Toyah improvisiert nicht nur den Gesang, sondern auch einen großen Teil ihrer Texte, die sich meist in existenziellen Randgebieten zwischen Himmel und Hölle bewegen. Es geht um(zwischenmenschliche) Entfernungen, den Austausch von Impulsen zwischen Mensch und Maschine. Auffällig sind Toyahs häufiger Rückzug in den embryonalen Zustand (z.B. in „Neon Womb“) wie ständige Konfrontationen mit dem Tod. Ihr Favorit: „(Victims Of The Riddle) Vivisection“, als Single allerdings ein Flop, weil die Radiostationen diesen Titel nicht spielen wollten. Er sei zu merkwürdig, hieß die Begründung.

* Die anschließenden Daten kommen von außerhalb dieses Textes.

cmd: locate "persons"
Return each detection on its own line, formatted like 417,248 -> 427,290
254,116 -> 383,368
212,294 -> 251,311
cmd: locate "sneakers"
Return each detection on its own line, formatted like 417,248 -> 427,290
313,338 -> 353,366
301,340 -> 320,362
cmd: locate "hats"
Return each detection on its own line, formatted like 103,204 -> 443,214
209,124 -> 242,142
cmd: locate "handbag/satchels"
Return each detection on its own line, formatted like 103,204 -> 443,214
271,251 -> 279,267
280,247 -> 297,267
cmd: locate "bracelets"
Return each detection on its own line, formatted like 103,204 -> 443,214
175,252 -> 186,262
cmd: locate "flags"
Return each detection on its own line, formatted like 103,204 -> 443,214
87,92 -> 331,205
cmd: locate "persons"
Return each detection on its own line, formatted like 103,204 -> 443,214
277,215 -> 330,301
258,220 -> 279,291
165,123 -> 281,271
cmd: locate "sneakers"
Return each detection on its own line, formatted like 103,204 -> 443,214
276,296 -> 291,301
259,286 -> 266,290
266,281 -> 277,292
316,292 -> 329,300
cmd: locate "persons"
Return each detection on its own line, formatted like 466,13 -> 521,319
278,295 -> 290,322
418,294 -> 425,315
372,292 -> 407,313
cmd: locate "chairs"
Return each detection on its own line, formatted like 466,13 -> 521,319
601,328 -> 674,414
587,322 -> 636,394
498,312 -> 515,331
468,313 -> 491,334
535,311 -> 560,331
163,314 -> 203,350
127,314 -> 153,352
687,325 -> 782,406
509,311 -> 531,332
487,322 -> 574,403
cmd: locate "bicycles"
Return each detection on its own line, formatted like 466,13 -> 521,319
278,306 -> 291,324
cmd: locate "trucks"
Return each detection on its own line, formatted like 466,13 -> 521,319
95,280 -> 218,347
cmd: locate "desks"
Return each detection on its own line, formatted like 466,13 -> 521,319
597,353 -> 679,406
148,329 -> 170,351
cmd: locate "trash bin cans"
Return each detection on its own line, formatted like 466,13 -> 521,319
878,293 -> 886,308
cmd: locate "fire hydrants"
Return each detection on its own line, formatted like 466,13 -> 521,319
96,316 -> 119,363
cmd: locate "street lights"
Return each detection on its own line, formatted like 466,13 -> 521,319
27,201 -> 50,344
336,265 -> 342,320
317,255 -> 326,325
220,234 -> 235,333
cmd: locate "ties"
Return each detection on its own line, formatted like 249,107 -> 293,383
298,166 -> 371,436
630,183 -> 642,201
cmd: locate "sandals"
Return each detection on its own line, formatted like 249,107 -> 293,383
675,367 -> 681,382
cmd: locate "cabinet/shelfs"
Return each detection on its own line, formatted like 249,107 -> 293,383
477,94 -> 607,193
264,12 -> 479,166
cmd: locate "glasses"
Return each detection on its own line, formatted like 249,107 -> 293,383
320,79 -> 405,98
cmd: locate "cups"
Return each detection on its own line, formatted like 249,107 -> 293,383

„Vivisection“ ist Toyahs Prolest gegen die Eingriffe an lebenden Tieren zu wissenschaftlichen Versuchszwecken, bewußt als musikalisches „Mißverständnis“ produziert: auf der Basis einer disco-orientierten federnden Hintergrundmusik verpackt sie ihre verbals in so angstvoll gequälte Verspannung wie in keinem anderen der Songs.

An jenem Abend im „Marquee“ widmete Toyah dieses Lied außerdem der Armee: „Ich glaube, daß die Army nicht gerade die englische aber die Armee in den USA unheimlich krank ist Ich führe das darauf zurück, daß bei Soldaten, die in Vietnam tödlich verwundet wurden, noch mit Strahlen experimentiert wurde, weil sie ja sowieso sterben mußten. Ich habe die Army auch erwähnt, weil sie nur für die Würde eines Landes und nicht für die Bevölkerung kämpft. Darum werden wir auch alle ihre Opfer. Wir wollen nicht kämpfen, nicht meine Generation. Wir wollen leben!“ Hast Du gehört, Jimmy Carter?

What is your crime, what have you done?

You’re a victim….

„Vivisection“, Toyah.

Musikalisch will die Band in Zukunft jedoch einen etwas kommerzielleren Weg einschlagen. Toyah: „Die Musik auf unserem Album ist doch noch ziemlich egozentrisch, ich will, daß wir uns gefühlsmäßig etwas ausbreiten. Ich selbst würde gern auch noch ein paar Solo-Dinge machen, aber ich schwöre dir, das wäre so obskur, daß es niemand freiwillig anhören wollte!“ Wieder das schadenfrohe Gelächter eines Kobolds, der seine Umwelt gerne piesakt, ohne wirklich bösartig zu sein. Unberechenbar will sie bleiben die Band-Einheit ,.Toyah“. „Ich weiß nur eins.“ erklärt die Entertainerin Toyah, „wenn ich merke, daß ich kalkulierbar werde, dann werde ich den Club, in dem wir spielen, in Brand setzen oder irgendwelche anderen verrückten Dinge tun!“

Hat eine solche Frau feministische Ambitionen? Im Film „Jubilee“ gehörte sie einer asexuellen Frauenclique an, und sie erklärt auch jetzt: „Ich betrachte mich nicht unbedingt als Frau, eher als menschliches Wesen. Ich denke nicht als Frau, empfinde auch nicht so, wenn diese frechen kleinen Jungs vor der Bühne nach mir greifen. Ich bin auch eher wie ein Junge aufgewachsen. Ich war das jüngere Kind und mußte mich durchsetzen. Ich wuchs buchstäblich auf, um für mich selbst zu kämpfen. Mir wurde nichts erspart, nur weil ich ein Mädchen war.“ Paranoides Verhalten gegenüber dem anderen Geschlecht liegt ihr fern. ,,Wir Frauen haben doch sowieso die Oberhand. Wir würden keine Kinder bekommen, wenn wir nicht wollten. Also sind doch wir die Überlegenen. Ich hasse diese Auswüchse des Feminismus, wo von „männlichen Schweinen“ die Rede ist. Wir sind doch schließlich füreinander bestimmt. Außerdem: Wir können genausoviel Köpfchen haben wie die Männer und die können wiederum genauso dumm sein wie wir.“

„Sieh an, eine Frau mit Talent zu Aphorismen“ hätte würde er noch leben – Kurt Tucholsky in liebenswürdig, chauvinistischer Form gesagt. Er hätte recht! The living dead can not die And the living living won’t survive. „Insects“, Toyah.